DIRECTIONS: Rescale every line of the entries, from the start up to and including the line with "Answer: [61,182] <". Reproduce the entries unchanged, but multiply each coordinate and distance in the answers by 0.25 and round it, halves up, to the number of decimals it originally had. Leave the pictures out.

▬▬▬▬▬▬▬▬▬▬

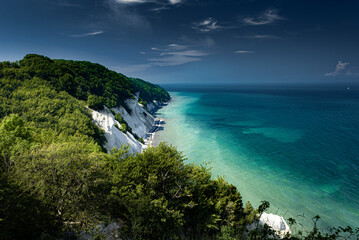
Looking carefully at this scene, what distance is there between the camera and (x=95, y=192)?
572 inches

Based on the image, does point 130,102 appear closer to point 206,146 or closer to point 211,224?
point 206,146

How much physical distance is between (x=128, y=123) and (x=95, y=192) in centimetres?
4793

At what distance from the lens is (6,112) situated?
29.7 meters

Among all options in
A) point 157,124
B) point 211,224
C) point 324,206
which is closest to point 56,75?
point 157,124

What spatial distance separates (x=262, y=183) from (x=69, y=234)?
35.5 meters

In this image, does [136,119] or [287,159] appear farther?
[136,119]

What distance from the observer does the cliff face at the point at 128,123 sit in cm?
3930

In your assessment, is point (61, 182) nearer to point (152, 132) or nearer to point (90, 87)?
point (152, 132)

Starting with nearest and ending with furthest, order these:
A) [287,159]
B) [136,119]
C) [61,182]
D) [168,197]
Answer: [61,182] < [168,197] < [287,159] < [136,119]

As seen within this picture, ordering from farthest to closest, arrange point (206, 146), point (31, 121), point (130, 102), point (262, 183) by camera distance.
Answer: point (130, 102), point (206, 146), point (262, 183), point (31, 121)

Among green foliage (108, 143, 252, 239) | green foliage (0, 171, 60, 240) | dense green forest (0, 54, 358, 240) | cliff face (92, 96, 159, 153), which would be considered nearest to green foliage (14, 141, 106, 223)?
dense green forest (0, 54, 358, 240)

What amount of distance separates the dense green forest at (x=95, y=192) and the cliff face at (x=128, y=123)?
5.07 meters

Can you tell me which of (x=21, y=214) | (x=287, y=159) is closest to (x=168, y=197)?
(x=21, y=214)

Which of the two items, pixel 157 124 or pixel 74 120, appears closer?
pixel 74 120
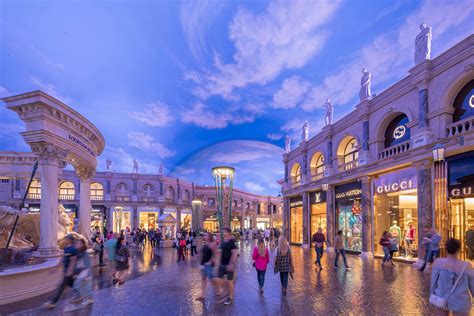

▬▬▬▬▬▬▬▬▬▬

REPLY:
Looking carefully at this scene, what distance is there between the camera and (x=95, y=192)?
143 inches

Based on the image, does point 130,102 appear closer to point 206,146 or closer to point 211,224?
point 52,37

How much physical distance is between (x=128, y=123) and (x=95, y=192) in centimetres?
1198

At what distance from the lens is (6,112) situated?
7.4 meters

Among all options in
A) point 157,124
B) point 211,224
C) point 324,206
which is closest to point 56,75?
point 39,31

What spatial distance separates (x=262, y=183) from (x=69, y=234)?
8.9 meters

In this image, does [136,119] or [287,159] appear farther?
[34,30]

What distance from the observer does the cliff face at the point at 128,123 sit in cm?
983

In your assessment, is point (61, 182) nearer to point (152, 132) or nearer to point (90, 87)?
point (38, 33)

Starting with nearest and ending with furthest, order these:
A) [287,159]
B) [136,119]
C) [61,182]
D) [168,197]
Answer: [15,46] < [42,49] < [72,40] < [34,30]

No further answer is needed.